§ **Task description**
Your output should be the records below, word for word and picture-free.

§ **Provided material**

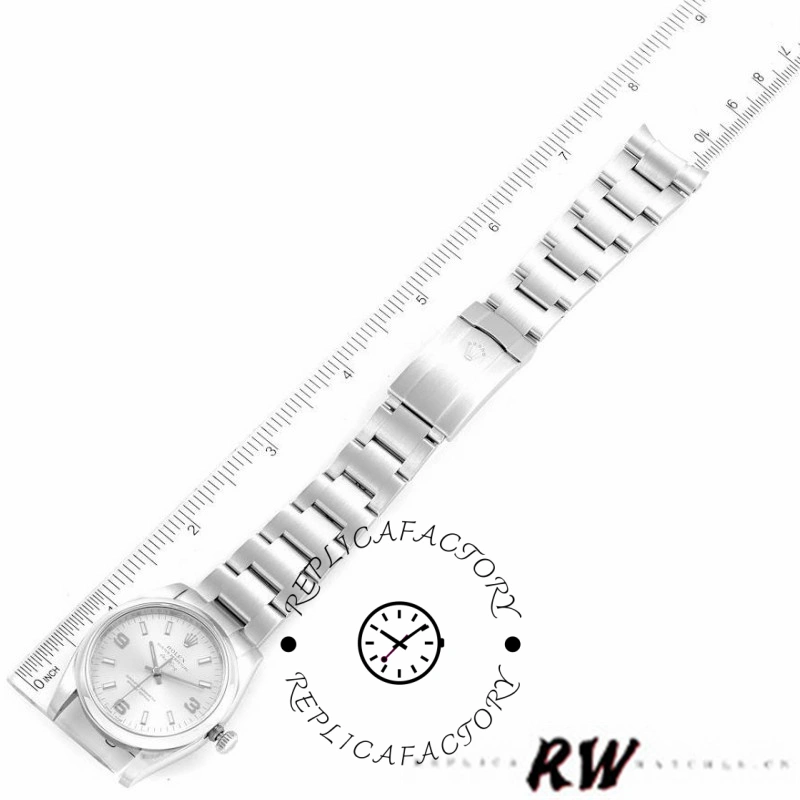 Rolex Air-King 114200 bracelet side view, stainless steel Oyster links with clasp detail, white background.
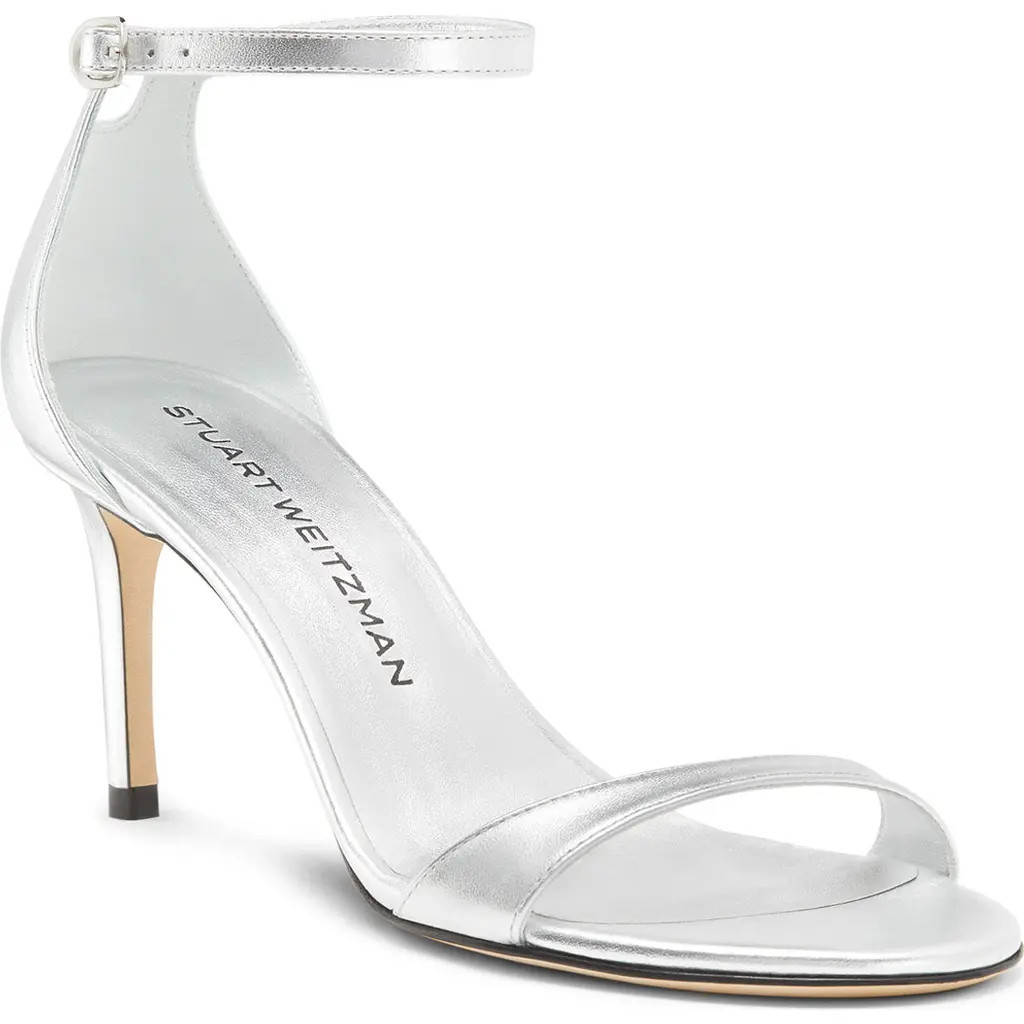 Stuart Weitzman Nudist II 75 Sandal in Silver at Nordstrom, Size 8.5 | Nordstrom
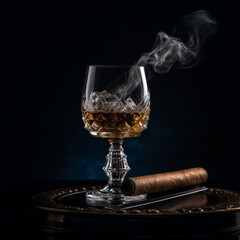 a glass of whiskey with a cigar coming from the glass the smoking cigar is on a on a black background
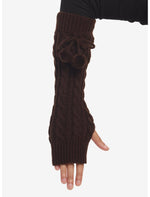 Brown Cable Knit Pom Arm Warmers - US 5226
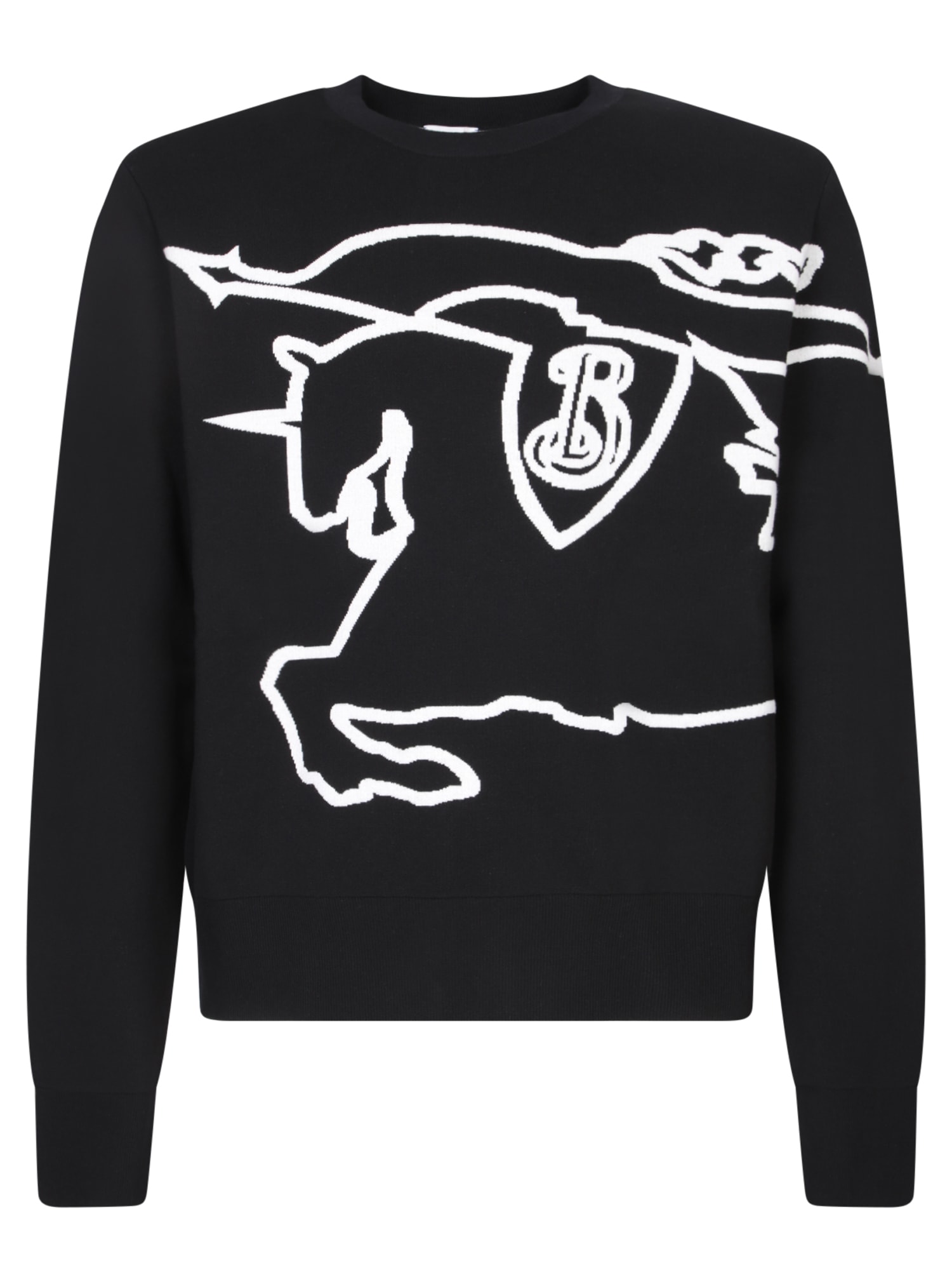 Burberry Black Crewneck Sweater With Maxi Ekd Logo On The Front In Cotton Blend Man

§ **Result of this task**
 Rolex Air-King 114200 bracelet side view, stainless steel Oyster links with clasp detail, white background.
 Stuart Weitzman Nudist II 75 Sandal in Silver at Nordstrom, Size 8.5 | Nordstrom
 a glass of whiskey with a cigar coming from the glass the smoking cigar is on a on a black background
 Brown Cable Knit Pom Arm Warmers - US 5226
 Burberry Black Crewneck Sweater With Maxi Ekd Logo On The Front In Cotton Blend Man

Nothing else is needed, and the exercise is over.